Kilka minut przed godz. 15.00 służby ratunkowe zostały wezwane do zadymionego mieszkania przy ul. Jedności Robotniczej w Lęborku. W mieszkaniu znaleziono dwie martwe osoby – kobietę i mężczyznę. Zmarli oni prawdopodobnie w wyniku zaduszenia od tlącej się kanapy. Na miejscu jest prokurator, który bada okoliczności tego zdarzenia.
Służby ratunkowe zostały powiadomione przez sąsiadów, którzy stwierdzili, że z mieszkania ulatnia się gaz. Przybyli na miejsce strażacy nie stwierdzili jednak gazu na klatce Schodowej, na wszelki wypadek odcięto dopływ gazu do budynku, a mieszkańców ewakuowano.

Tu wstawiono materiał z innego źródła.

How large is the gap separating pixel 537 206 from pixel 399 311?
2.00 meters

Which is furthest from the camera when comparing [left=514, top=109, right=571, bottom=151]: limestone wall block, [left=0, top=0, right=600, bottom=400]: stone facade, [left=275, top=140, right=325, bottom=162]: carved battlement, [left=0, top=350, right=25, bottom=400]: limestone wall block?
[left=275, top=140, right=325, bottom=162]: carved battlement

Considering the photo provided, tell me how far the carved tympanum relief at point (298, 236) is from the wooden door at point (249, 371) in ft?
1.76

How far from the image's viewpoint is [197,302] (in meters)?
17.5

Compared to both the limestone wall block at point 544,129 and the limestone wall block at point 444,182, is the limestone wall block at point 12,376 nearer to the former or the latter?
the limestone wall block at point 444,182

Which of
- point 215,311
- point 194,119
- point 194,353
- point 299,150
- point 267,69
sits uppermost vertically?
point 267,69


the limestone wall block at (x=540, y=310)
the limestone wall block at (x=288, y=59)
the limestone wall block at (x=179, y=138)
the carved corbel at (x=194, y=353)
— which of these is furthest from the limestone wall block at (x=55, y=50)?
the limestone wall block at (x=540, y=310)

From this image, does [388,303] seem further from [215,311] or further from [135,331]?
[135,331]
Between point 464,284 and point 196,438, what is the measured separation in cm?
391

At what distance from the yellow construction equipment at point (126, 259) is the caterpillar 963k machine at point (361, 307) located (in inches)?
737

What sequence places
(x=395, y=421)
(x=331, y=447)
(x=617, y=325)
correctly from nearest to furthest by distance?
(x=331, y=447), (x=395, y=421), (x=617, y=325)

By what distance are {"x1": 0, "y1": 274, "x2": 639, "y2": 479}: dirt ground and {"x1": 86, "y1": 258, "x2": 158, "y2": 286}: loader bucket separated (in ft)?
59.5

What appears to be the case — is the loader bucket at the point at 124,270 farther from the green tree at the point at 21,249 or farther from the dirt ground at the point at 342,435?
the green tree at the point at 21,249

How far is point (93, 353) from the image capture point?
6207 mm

Drzwi do mieszkania były zamknięte od wewnątrz, więc strażacy musieli je wyważyć. Po wejściu do środka znaleziono w jednym z pokoi dwie martwe osoby leżące na podłodze, była to matka (73 lata) z synem (48 lat). Wstępnie ustalono, że ich zgon mógł nastąpić co najmniej 2 doby temu. Sąsiedzi przyznali, że nie wiedzieli, aby do mieszkania ktoś wchodził lub wychodził od soboty.
Prawdopodobną przyczyną zgonu obu osób, było uduszenie się od dymy wydobywającego się z palącej kanapy. Kiedy strażacy weszli do mieszkania mebel był już wypalony. Prokuratura ustali dlaczego doszło do tego zdarzenia i co było jego przyczyną.